By 1834, nearly every section in the southern half of Independence Township had been purchased, including sections 32 and 33. Those sections comprised the area later called Waterford Hill.

The sections of land comprising Waterford Hill had several different owners throughout the years. Among those property owners was Stephen Moon (1823–1909) who, from 1854 until his death, owned 120 acres on the north side of Waterford Hill in section 32. The area comprising his farm is named Moon Valley for him.

In the 1870s, Moses Beardslee (1823–1890) owned a 162-acre apple farm in section 32 on the southern and western side of Waterford Hill. He also owned and operated a cider mill there.

Jeremiah Ganong (1803–1891) owned 155 acres in section 33 on the eastern end of Waterford Hill. Ganong died from smoke inhalation from a fire in the Waterford Exchange Hotel in the village of Waterford.

From 1886 to 1912, Zenas Van Norman (1822–1917) owned much of the property along the southern side of Waterford Hill. The Mill Pond along that side of Waterford Hill was renamed for his family; Van Norman Lake.

In the 1940s and 1950s, Ernest W. Seaholm (1887–1980) owned 135 acres on the southern side of Waterford Hill. Seaholm, a Cadillac automotive executive and the president of the Birmingham, Michigan school district, was responsible for the planting of the pine trees that today cover the hill. Birmingham Seaholm High School is named for Ernest Seaholm. Seaholm never lived on Waterford Hill.

==Development==
Waterford Hill was home to two fruit tree farms prior to the hill being developed in 1956. That year, Samuel W. Leib bought most of the southern side of the hill and, along with Donald E. White, developed the property, calling the new subdivision Waterford Hill Manor.

Phase one of the development saw the building of residential streets; Balmoral Terrace, Bergate Lane, Brandeis Circle, Curtis Lane, Georgetown Court, Olympus Circle, Waterford Hill Terrace, and Wellesley Terrace

Olympus Circle, atop Waterford Hill, is the highest elevation of any residential street in Independence Township.
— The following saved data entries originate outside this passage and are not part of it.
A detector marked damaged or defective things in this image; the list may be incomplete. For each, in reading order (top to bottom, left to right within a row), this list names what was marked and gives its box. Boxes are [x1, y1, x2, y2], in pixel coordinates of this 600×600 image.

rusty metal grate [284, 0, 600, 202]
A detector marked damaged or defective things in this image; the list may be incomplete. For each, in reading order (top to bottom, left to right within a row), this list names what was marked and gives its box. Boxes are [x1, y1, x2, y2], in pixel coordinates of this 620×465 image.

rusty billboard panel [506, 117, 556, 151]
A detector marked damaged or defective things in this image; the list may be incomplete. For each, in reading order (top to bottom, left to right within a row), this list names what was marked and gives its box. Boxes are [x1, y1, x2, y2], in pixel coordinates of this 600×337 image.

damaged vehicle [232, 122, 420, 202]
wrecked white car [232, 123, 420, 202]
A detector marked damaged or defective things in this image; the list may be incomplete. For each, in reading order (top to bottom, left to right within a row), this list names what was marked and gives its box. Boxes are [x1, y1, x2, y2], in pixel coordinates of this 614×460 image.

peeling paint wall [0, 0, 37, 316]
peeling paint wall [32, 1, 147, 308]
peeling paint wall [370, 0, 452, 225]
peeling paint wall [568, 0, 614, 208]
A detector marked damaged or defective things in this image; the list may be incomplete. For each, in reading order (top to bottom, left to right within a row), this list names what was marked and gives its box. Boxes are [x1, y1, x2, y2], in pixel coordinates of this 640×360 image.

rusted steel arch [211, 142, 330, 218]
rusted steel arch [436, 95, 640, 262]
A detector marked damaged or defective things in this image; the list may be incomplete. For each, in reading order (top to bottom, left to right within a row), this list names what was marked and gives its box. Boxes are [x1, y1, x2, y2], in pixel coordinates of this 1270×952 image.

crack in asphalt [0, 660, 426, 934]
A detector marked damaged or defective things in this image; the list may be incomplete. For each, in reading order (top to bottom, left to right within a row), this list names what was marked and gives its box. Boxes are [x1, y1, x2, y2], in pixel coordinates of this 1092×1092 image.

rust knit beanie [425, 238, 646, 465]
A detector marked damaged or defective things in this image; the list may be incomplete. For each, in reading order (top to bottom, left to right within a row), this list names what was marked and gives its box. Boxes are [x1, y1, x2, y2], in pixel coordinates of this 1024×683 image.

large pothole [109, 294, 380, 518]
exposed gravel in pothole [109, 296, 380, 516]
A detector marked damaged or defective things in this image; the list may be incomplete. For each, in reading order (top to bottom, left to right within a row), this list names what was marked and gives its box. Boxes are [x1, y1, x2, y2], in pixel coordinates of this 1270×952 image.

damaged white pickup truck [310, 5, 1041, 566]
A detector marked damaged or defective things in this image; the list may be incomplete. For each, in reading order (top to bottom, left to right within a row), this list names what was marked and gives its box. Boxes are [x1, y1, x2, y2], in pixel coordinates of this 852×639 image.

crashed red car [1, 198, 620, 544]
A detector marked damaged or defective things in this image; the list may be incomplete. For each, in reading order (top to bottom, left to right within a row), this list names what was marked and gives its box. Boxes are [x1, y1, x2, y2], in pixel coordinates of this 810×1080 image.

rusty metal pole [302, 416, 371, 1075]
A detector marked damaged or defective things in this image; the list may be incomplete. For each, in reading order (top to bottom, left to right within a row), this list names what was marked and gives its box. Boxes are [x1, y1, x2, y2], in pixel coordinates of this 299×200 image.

In 1969, phase two of the residential development saw more streets constructed. The extension of Balmoral Terrace from Curtis Lane to Parview Drive, the extension of Wellesley Terrace from Curtis Lane to Parview Drive, the extension of Curtis Lane from Wellesley Terrace to Andersonville Road, and the addition of Leib Court off of Wellesley Terrace and Eddystone Circle off of Curtis Lane allowed for more homes to be built.

As of 2013, there were 265 homes in Waterford Hill Manor and 609 residents as of 2016.

In 1987, another development began on the northern side of Waterford Hill on Suicide Hill, Middle Hill, and Three Layer Hill. Streets were built and named Ridgeview Dr. (off Dixie Hwy), Timberway Trail (off of Ridgeway Trail), and Scenic Pines Court (off of Timberway Trail). Condominiums were built on the development and were called Clarkston Bluffs.

==Lakes==
The Clinton River winds its way downstream around Waterford Hill and through the four lakes that surround the hill; Greens Lake (117 acres, 55 foot depth), Lester Lake (12 acres, 25 foot depth), Van Norman Lake (66 acres, 90 foot depth), and Townsend Lake (26 acres, 55 foot depth).

Greens Lake was named for John Green (1794–1851) who owned a 200-acre farm along the eastern shore of the lake.

Lester Lake was named for William Lester, an early Oakland County settler.

Van Norman Lake was named for Zenas Harvey Van Norman, who owned the property along the entire northern shore of the lake from 1886 to 1916.

Townsend Lake was named for Townsend Carpenter Beardslee. The son of John W. Beardslee (the first settler in Independence Township), Townsend was the first white child born in the township.

==Notable people==
- Kirk Gibson, former MLB player, and 1988 National League MVP, lived on Curtis Lane.
- Ryan Riess, professional poker player, and 2013 World Series of Poker champion, lived on Parview Drive.